Par ailleurs, le problème se pose de la récupération physique dans une journée marquée par l’attention portée aux enfants, et les horaires scolaires le cas échéant, et par les charges domestiques, principalement dans le cas de familles monoparentales, les femmes étant plus particulièrement confrontées à un cumul de contraintes.
La question des transports représente également une difficulté encore plus prégnante pour les soignants de nuit souvent contraints à utiliser leur véhicule personnel, avec un risque accru d’accidents, du fait du manque de vigilance induit par la fatigue à la sortie de leur poste de travail.
*** Démarche de prévention pour tout salarié de nuit ***
Actions techniques
– aménagement du poste afin de réduire la fatigue (ergonomie, confort…)
– aménagement d’un local de repos,
– aménagement d’un local adapté pour la prise de repas chauds,
– prévoir des éclairages suffisants des postes et des différentes circulations,
Actions organisationnelles
– limiter le travail de nuit pour les travailleurs qui en font la demande (par exemple, les seniors),
– organiser les conditions dans lesquelles la salariée en état de grossesse est informée et peut bénéficier d’un changement temporaire d’affectation dans les conditions prévues aux articles L. 1225-9 et suivants du Code du travail,
– organiser et porter à la connaissance des travailleurs de nuit les procédures à suivre pour une demande de sortie du travail de nuit,
– limiter la durée d’exposition aux horaires de travail de nuit par la mise en place de dispositif de gestion anticipée des emplois et de formation ad hoc permettant la mobilité du salarié entre différents types d’horaires, notamment de jour si nécessaire
– veiller à ce que les horaires de travail soient compatibles avec les horaires de transport en commun,
– vérifier que le dispositif de prévention et de sécurité (organisation des 1ers secours) prend en compte les risques et conditions de réalisation du travail de nuit,
– tenir compte de la nature des activités (charge de travail, conditions thermiques…) pour ajuster l’amplitude de la durée du travail de nuit,)
– prévoir des temps de pause réguliers (baisse de vigilance physiologiquement sensible vers 03 h du matin),
– permettre une rotation des tâches pour maintenir la vigilance, évaluer régulièrement (périodicité à déterminer avec les acteurs de l’entreprise) la pénibilité perçue, physique et psychologique, par le travailleur,
– privilégier le volontariat pour le travail de nuit pour les travailleurs.
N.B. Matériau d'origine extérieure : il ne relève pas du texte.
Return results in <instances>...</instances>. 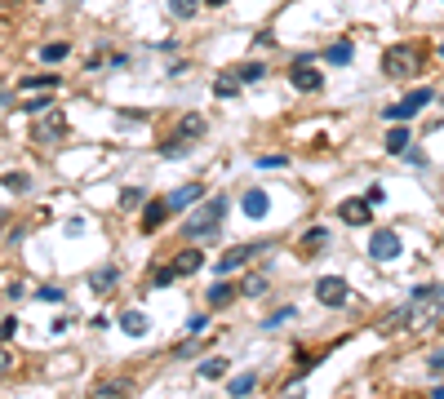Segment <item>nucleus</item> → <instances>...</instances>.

– prendre en compte les contraintes familiales et le niveau d’acceptabilité de ce rythme de travail par l’environnement familial,
– organiser les conditions dans lesquelles les travailleurs peuvent aussi bénéficier des services de l’entreprise accessibles en journée (service RH, service de santé au travail, action sociale…). Ils doivent pouvoir également accéder à l’offre de formation professionnelle, aux équipements et locaux sociaux (vestiaires, douches, etc.) ainsi qu’aux fonctions de représentants du personnel,
Mettre en place un tableau de bord avec les indicateurs d’alerte suivants :
– accidents du travail : taux de fréquence et de gravité, accidents de trajet (travail-domicile),
– incidents : suivre et exploiter les données sur les incidents,
– maladies professionnelles reconnues et demandes de reconnaissance de « nouvelles » maladies, taux d’absentéisme.
Actions médicales
– Organiser des campagnes collectives de sensibilisation à une bonne hygiène de vie : alimentation et gestion du sommeil en relation avec le travail de nuit,
– Personnaliser si nécessaire l’information sur des règles de bonne hygiène de vie,
– Assurer le suivi de l’exposition aux risques pour les travailleurs de nuit grâce à la tenue du dossier médical en santé au travail (DMST) et permettre de détecter des « signes cliniques d’alerte »,
– Assurer le suivi du reclassement des salariés mis inaptes au travail de nuit,
– Participer à la mise en place des dispositifs de suivi post expositions ou post professionnels.